**Task input**

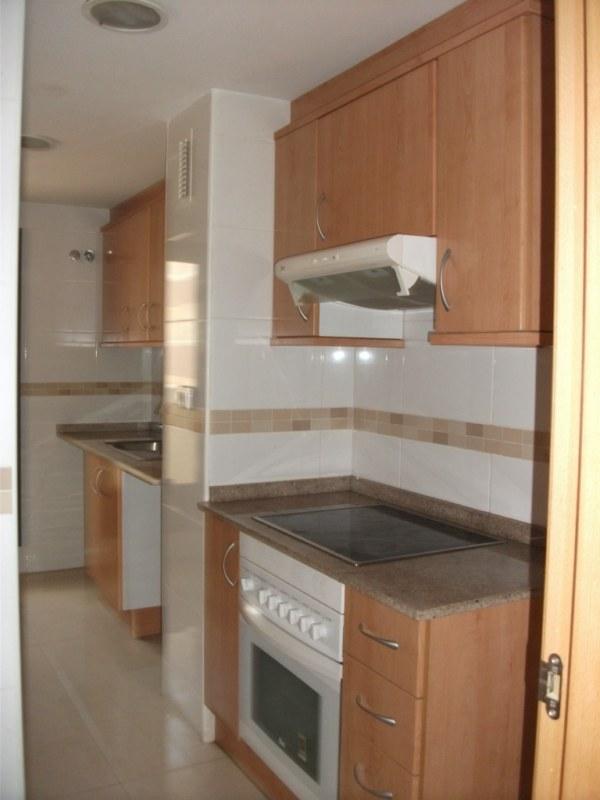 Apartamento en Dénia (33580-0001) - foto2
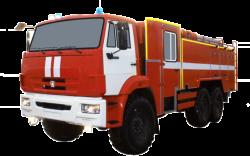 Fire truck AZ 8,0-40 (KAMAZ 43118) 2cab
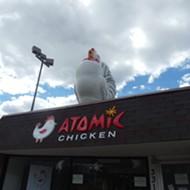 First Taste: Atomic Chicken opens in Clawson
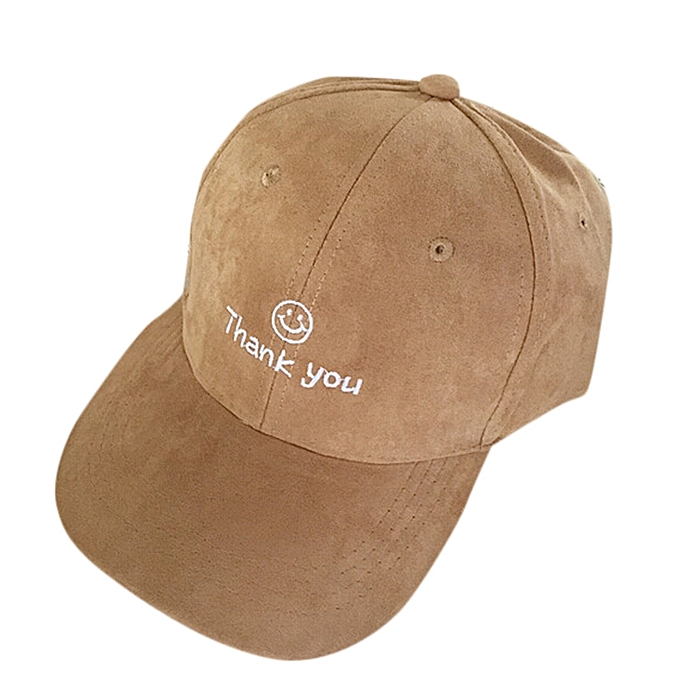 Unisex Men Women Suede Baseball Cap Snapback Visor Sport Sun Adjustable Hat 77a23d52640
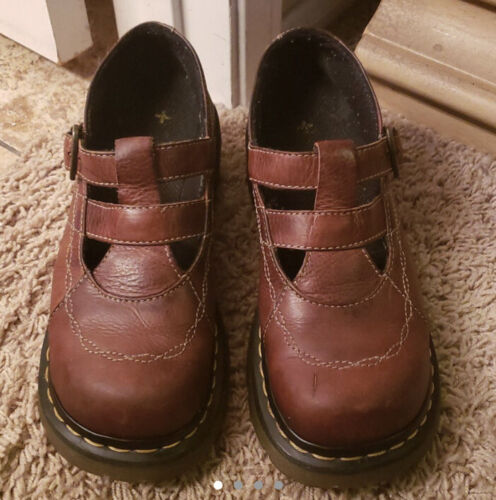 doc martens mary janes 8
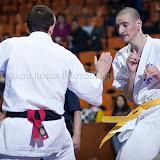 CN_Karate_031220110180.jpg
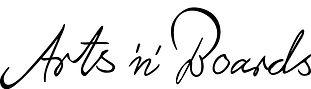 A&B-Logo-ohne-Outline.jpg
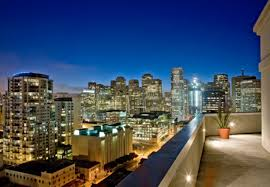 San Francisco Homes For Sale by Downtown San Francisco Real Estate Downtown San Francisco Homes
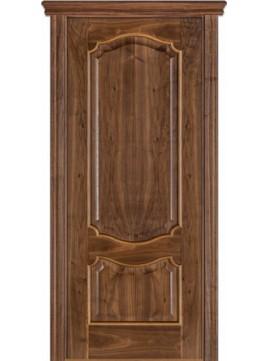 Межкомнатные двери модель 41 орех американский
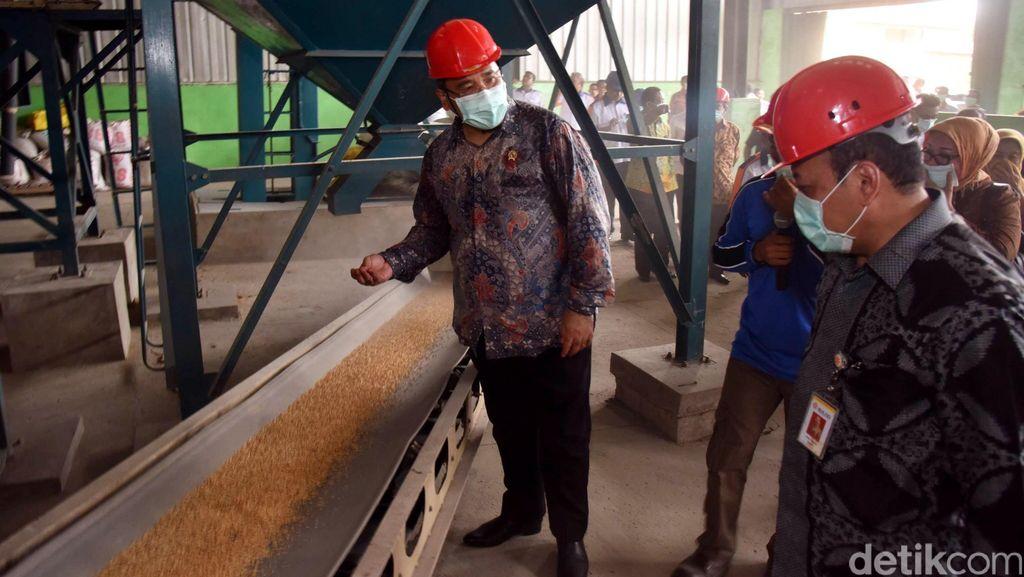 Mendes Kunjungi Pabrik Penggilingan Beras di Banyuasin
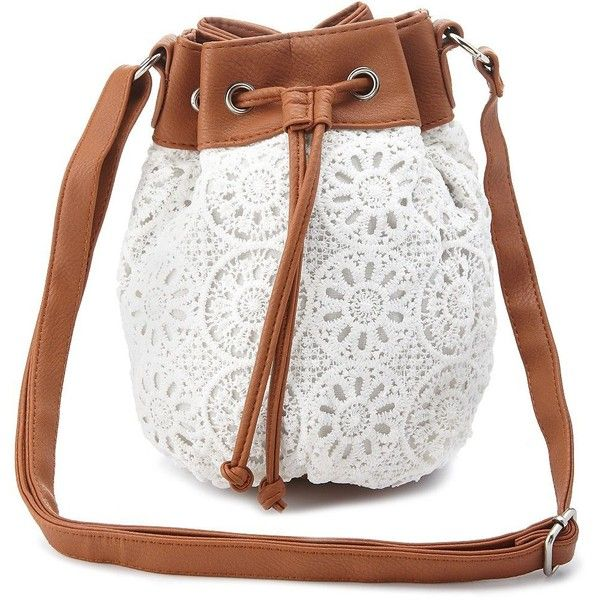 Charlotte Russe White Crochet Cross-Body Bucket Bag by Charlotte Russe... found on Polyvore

**Assignment**
Your answer should be every entry repeated exactly, minus the pictures.

**Written reply**
 Apartamento en Dénia (33580-0001) - foto2
 Fire truck AZ 8,0-40 (KAMAZ 43118) 2cab
 First Taste: Atomic Chicken opens in Clawson
 Unisex Men Women Suede Baseball Cap Snapback Visor Sport Sun Adjustable Hat 77a23d52640
 doc martens mary janes 8
 CN_Karate_031220110180.jpg
 A&B-Logo-ohne-Outline.jpg
 San Francisco Homes For Sale by Downtown San Francisco Real Estate Downtown San Francisco Homes
 Межкомнатные двери модель 41 орех американский
 Mendes Kunjungi Pabrik Penggilingan Beras di Banyuasin
 Charlotte Russe White Crochet Cross-Body Bucket Bag by Charlotte Russe... found on Polyvore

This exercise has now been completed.